The 18F-FDG PET/CT revealed hypermetabolic activity within the mass in the left parotid gland with involvement of the skin, SCM muscle and several nodules in the left infraparotid area and level II,III in the left neck (Fig. 3).
The final diagnosis was clinical stage IV (T4aN2bM0).
The patient was considered as high-grade MECs which progressed rapidly and caused pain, soft tissue invasion; these MECs are associated with poor overall survival, which approaches 40–50% at 5 years, and with an increased risk for locoregional and distant failures17,18,19 .

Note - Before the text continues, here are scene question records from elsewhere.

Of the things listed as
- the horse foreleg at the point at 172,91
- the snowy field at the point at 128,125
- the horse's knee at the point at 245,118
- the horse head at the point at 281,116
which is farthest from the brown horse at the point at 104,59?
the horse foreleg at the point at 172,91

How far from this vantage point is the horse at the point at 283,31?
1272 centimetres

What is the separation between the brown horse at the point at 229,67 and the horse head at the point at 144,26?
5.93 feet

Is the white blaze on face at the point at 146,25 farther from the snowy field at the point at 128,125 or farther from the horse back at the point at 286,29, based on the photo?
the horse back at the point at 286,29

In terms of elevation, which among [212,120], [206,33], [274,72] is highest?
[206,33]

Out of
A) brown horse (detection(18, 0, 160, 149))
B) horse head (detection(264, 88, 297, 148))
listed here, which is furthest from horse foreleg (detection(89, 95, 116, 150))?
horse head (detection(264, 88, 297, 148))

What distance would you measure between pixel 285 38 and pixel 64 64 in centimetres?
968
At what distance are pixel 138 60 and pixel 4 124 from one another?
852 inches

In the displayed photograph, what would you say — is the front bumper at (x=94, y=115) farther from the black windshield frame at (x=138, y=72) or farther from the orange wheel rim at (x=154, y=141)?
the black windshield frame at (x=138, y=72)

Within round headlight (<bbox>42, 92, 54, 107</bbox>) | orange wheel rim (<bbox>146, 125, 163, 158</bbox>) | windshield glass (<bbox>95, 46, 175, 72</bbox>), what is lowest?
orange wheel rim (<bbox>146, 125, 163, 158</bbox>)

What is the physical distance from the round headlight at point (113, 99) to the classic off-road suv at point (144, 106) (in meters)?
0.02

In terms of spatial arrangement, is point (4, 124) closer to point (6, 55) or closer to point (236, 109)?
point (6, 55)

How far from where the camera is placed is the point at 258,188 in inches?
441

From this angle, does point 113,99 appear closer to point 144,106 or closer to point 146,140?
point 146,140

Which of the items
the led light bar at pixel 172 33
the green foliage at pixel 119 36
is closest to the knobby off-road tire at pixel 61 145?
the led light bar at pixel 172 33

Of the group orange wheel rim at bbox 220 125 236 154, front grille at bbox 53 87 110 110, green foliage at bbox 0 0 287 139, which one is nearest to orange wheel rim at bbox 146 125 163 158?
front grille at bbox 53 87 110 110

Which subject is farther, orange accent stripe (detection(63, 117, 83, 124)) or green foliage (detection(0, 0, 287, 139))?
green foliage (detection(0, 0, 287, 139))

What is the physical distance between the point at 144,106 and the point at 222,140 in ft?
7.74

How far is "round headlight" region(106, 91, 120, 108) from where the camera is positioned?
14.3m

The recommended therapy for high-grade MECs includes surgical resection with selective neck dissection followed by adjuvant radiotherapy 20.
In our case, the high morbidity and mortality associated with the need of extensive surgical resection with free flap reconstruction and the massive loss of tissue with possible facial nerve sacrifice, in addition to increased risk for locoregional and distant failures led us to think about neoadjuvant treatment.
Pembrolizumab monotherapy was generally well tolerated in advanced Salivary Gland Carcinoma (SGC), with a safety profile that reflects previous experience of pembrolizumab in patients with advanced cancers21.
Treatment plan was made by a multidisciplinary team and after multiple discussions with the goal of maximizing survival with preservation of form and function.
Our patient received pembrolizumab intravenously at 200 mg every 2 weeks, with a good compliance.
From September 2021 to November 2021, he underwent 2 cycles of pembrolizumab with no side effects.
The MRI scan after 3 cycles revealed a significant decrease in the tumor or even its disappearance and on follow-up, the patient had attained a complete remission in the clinic examination (Fig. 4,5).
Restaging with 18FDG PET-CT at 6 weeks after completion of immunologic treatment demonstrated a full resolution of the parotid gland metabolic activity. In the left neck, the nodal status had generally improved with no signs of hypermetabolic activity. High metabolic uptake was not seen elsewhere. (Fig. 6 ).
As a precaution, left parotidectomy and unilateral neck dissection levels I,II,III,IV were recommended for locoregional control and because of remaining morphological masses on ct. (Fig. 7).
All the 18FDG PET-CT scans performed are summarized in (Fig. 8).
Final pathological results showed no evidence of carcinoma neither in the parotid gland nor in the neck lymph nodes and had free margins .
The patient has continued to be supervised with CT scans and serum tumor marker measurements every 3 or 4 months and is still in complete remission at this time.